ANNEX D INTRODUCTION TO THE ECLIPSE® PLATFORM

53

two key components: hourly demand and total annual demand. The hourly demand, or load profile, is the demand for electrical energy on an hour-by-hour basis across the whole year. In addition to this demand being met, an adequate safety margin needs to be maintained in the form of non-generating capacity in case of any sudden plant failures. The Minimum Reserve Margin is defined as a percentage of the highest hourly demand in the year (“peak demand”).

2. Identifying generation-specific operational costs

When determining how to generate electricity to meet a certain level of demand at minimum cost, available power stations need to be ranked according to their generation-specific operating costs. This includes fuel and operating and maintenance costs. Information is needed on fuel options, fuel prices and detailed information on the technical characteristics of the existing power stations. The marginal fuel cost will take into account the fuel price and the technology-specific fuel-to-electricity conversion factor (“thermal efficiency”).

3. Initial dispatching of resources to meet demand

Once the costs per unit have been defined, the model dispatches as many resources as required. Not withstanding other constraints described below, the lowest cost resources will be dispatched first. Dispatch can be optimised to take into account any requirements to meet ancillary services.

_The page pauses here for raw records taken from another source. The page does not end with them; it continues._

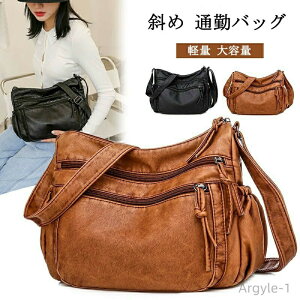 yz V_[obO fB[X ΂߂ bZW[obO ʋ΃obO fB[X V_[ y e  ꂢ Vv  l lC  30 40 50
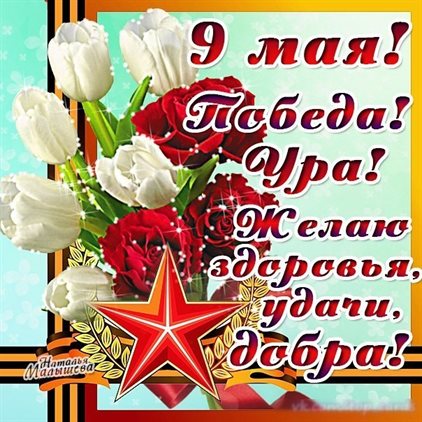 С любовью и уважением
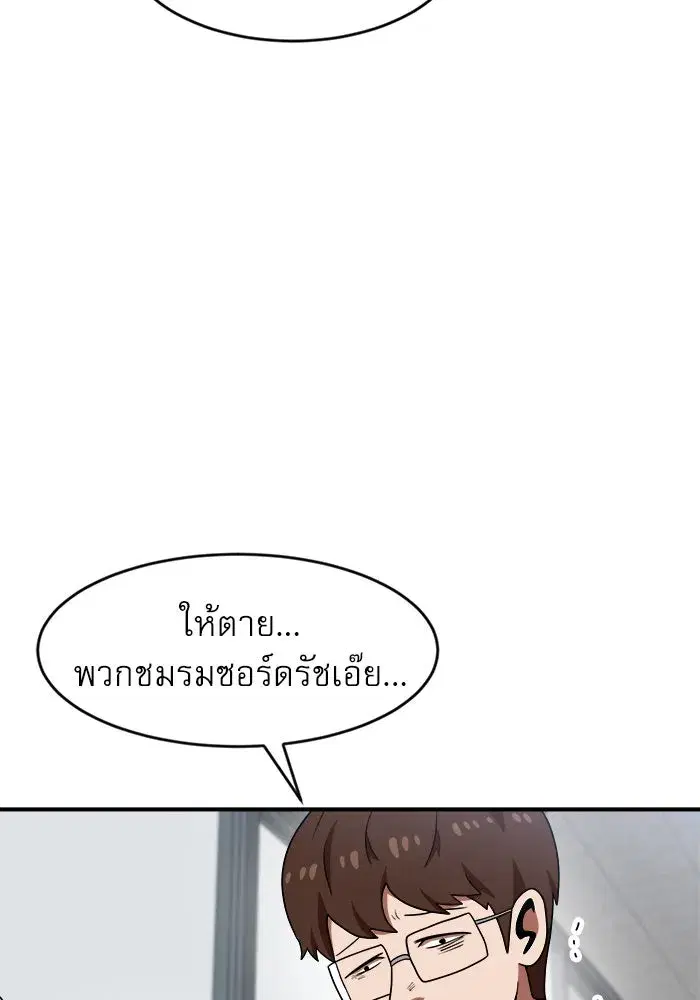 หน้า 97 จาก 145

4. Applying network constraints

Network constraints can influence the initial dispatch in Step 3. Electricity travels from power stations to consumers via high and low voltage transmission and distribution networks. Due to constraints and bottlenecks on this network, both within countries as well as between them, the most cost-effective solution to meeting a certain electrical demand may in fact not be technically feasible. Despite the robustness incorporated into a lot of electrical equipment, certain events must be avoided. Therefore, in order to limit the possibility of damaging sensitive equipment, more expensive electricity from a power station that has unhindered access to consumers may be used instead of a cheaper power station at the wrong side of a bottleneck. Transmission constraints are accommodated by defining different dispatch zones. Dispatch across zones is optimised to take account of user-defined available transfer capacities.

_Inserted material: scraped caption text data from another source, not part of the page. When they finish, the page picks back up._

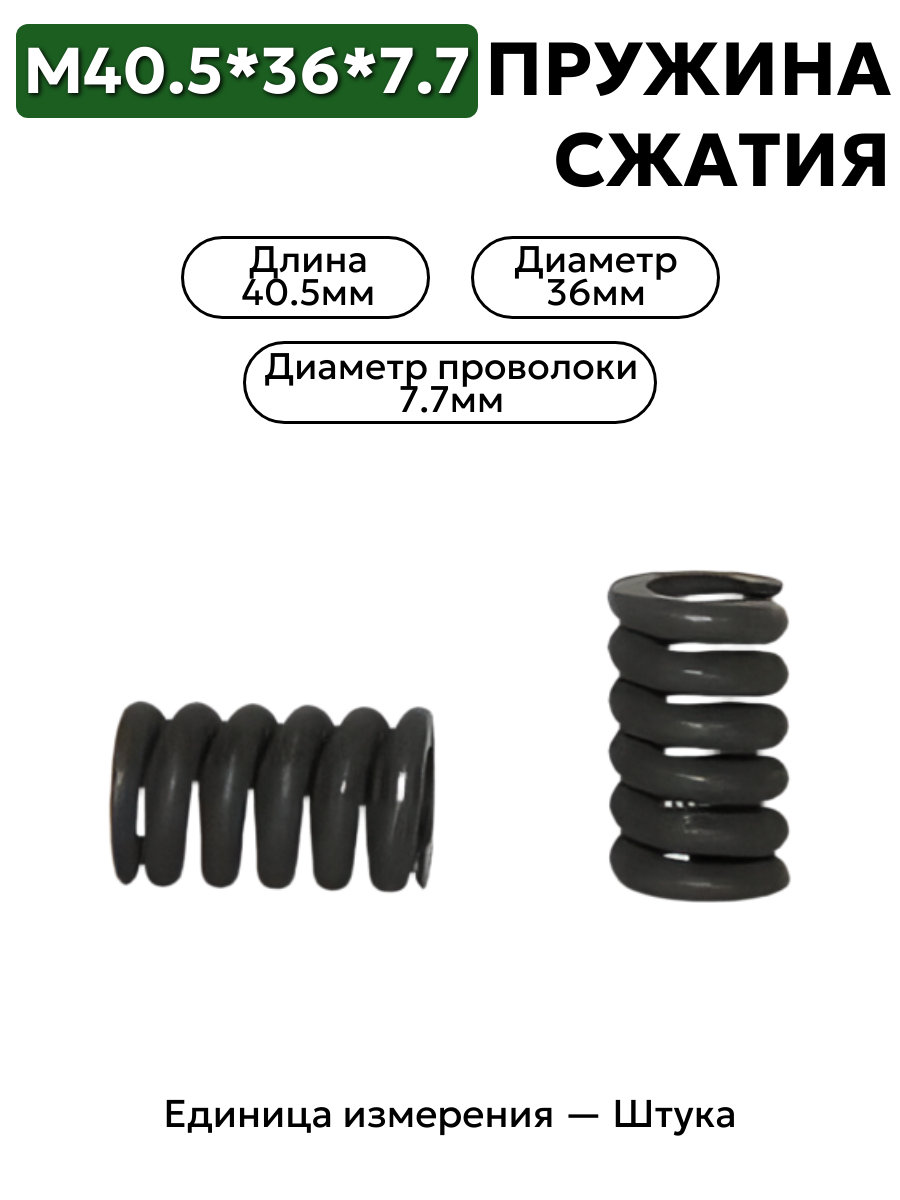 40.5х36х7.7 в интернет-магазине НМК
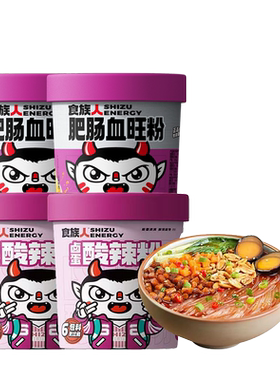 食族人豌豆酸辣粉火辣爆肚粉桶装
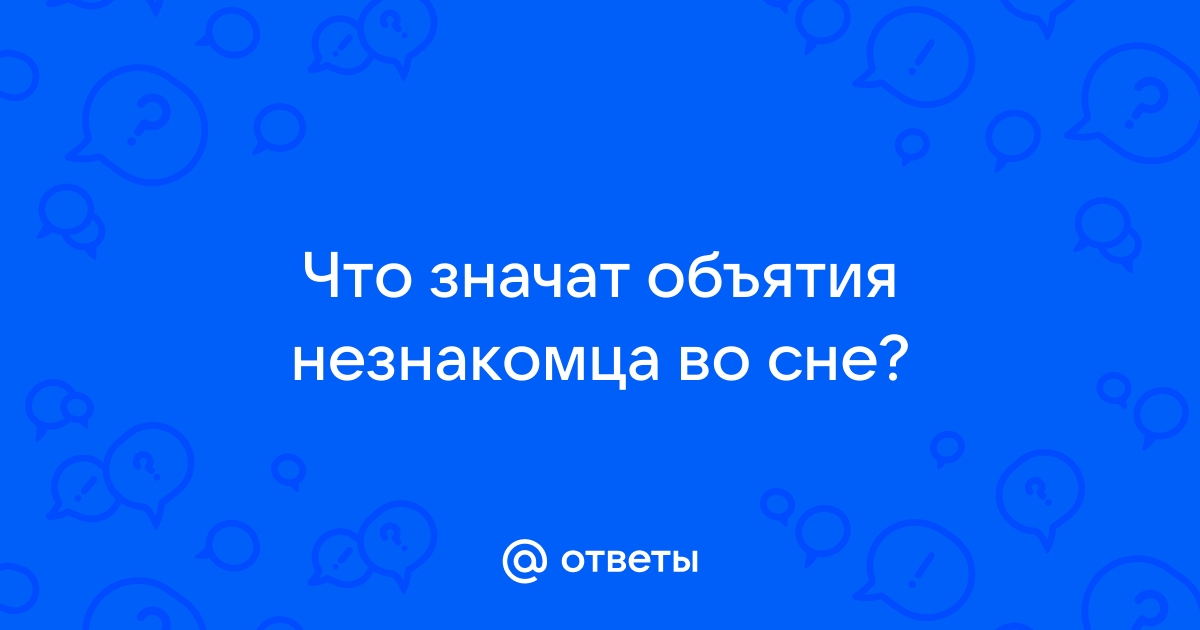 Обнимет или отвернется? Позы во сне рассказывают правду о чувствах | Аргументы и Факты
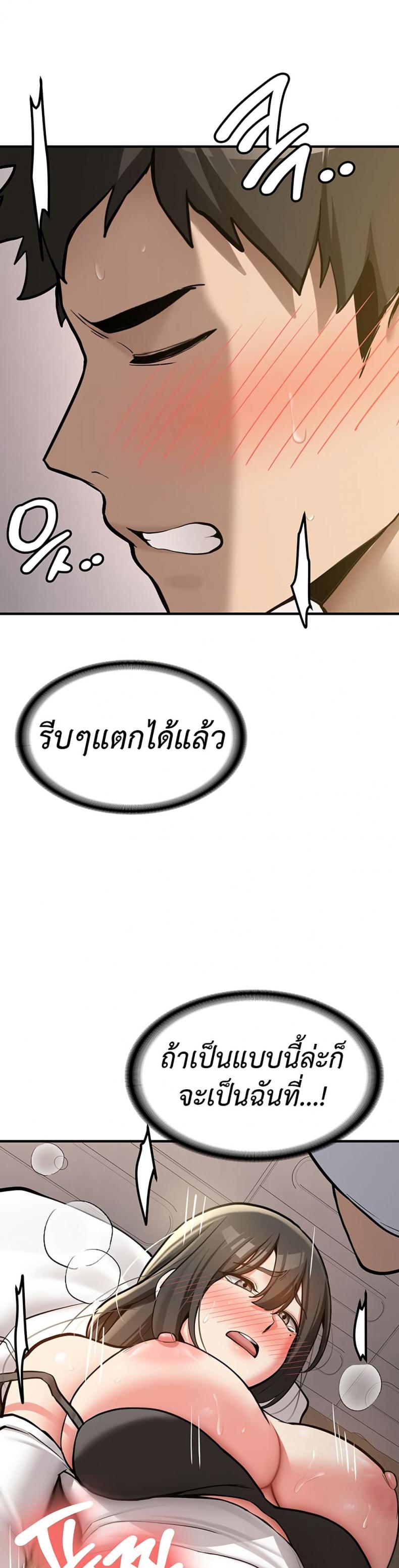 page-44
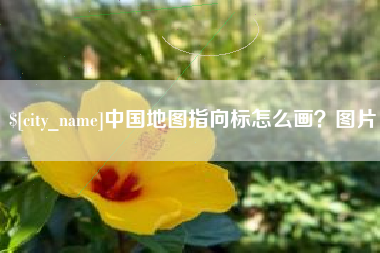 茌平中国地图指向标怎么画？图片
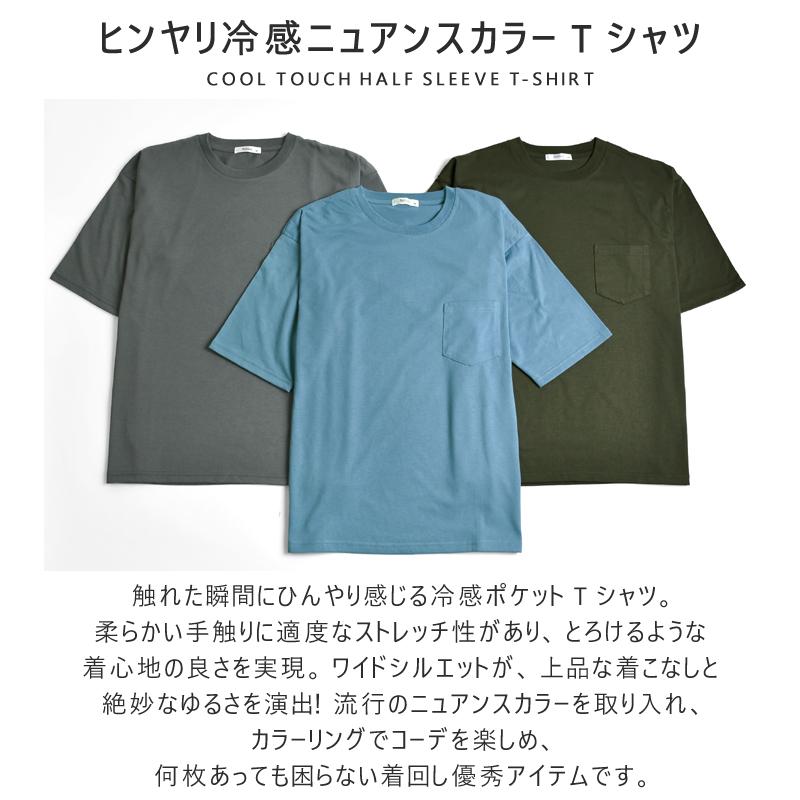 Tシャツ 接触冷感 クール 半袖 メンズ ストレッチ ワイドシルエット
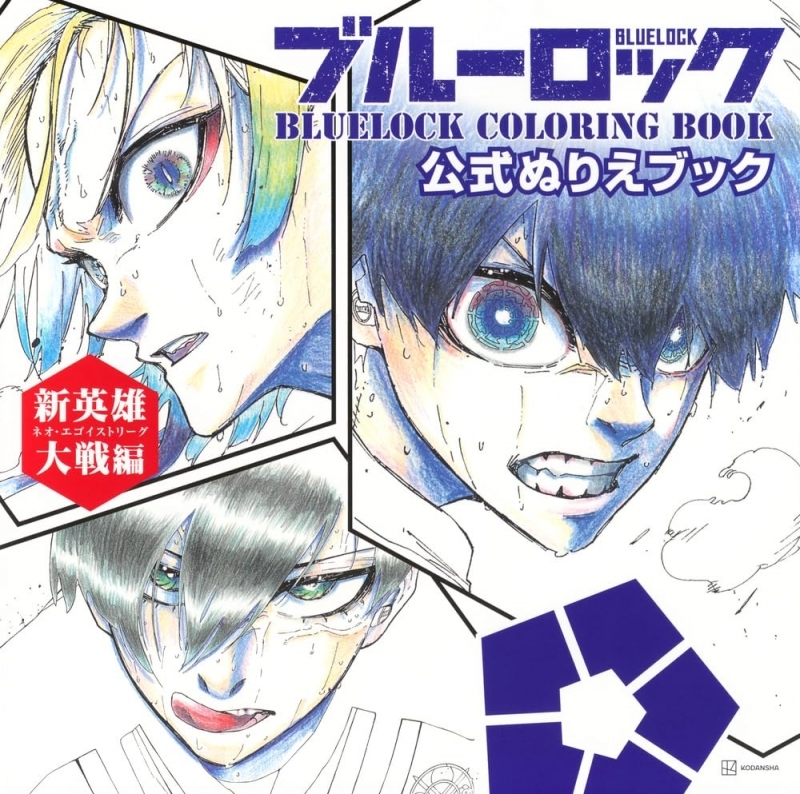 ブルーロック 公式ぬりえブック 新英雄対戦編 BLUELOCK COLORING BOOK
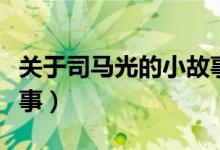 关于司马光的小故事简写（关于司马光的小故事）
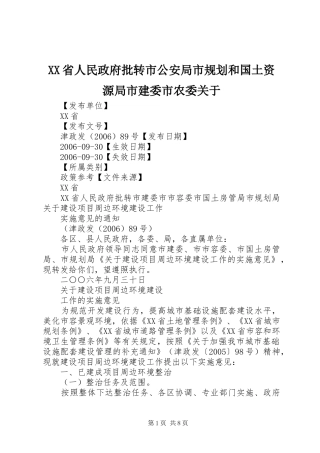 XX省人民政府批转市公安局市规划和国土资源局市建委市农委关于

5. Applying environmental constraints

The relative cost of production of different power stations can also be affected by the application of environmental constraints. For example, if a power station has to pay for allowances to cover its emissions of CO2, this additional cost must be added to its costs of production. ECLIPSE® takes these types of constraints into account whether these are defined in terms of allowance prices (measured in SGD per tonne of pollutant emitted) or emission limits (measured as weight limits or rate caps).

6. Applying entry and exit constraints

In order to meet demand and maintain adequate security standards new power stations can be built, and existing ones closed, refurbished or repowered. The financing and investment costs for all options must be defined. The model will weigh up the benefits from all options offered.

7. Intelligent dispatch and capacity expansion

Plants’ availability, retirement dates and dispatch profiles can be either hard-wired into the model, or endogenously adjusted by the model in response to developments. Having defined the constraints and options above, the model assesses alternative dispatch and capacity expansion patterns and selects the schedule that minimises the sum of operating and investment costs over the entire forecast horizon.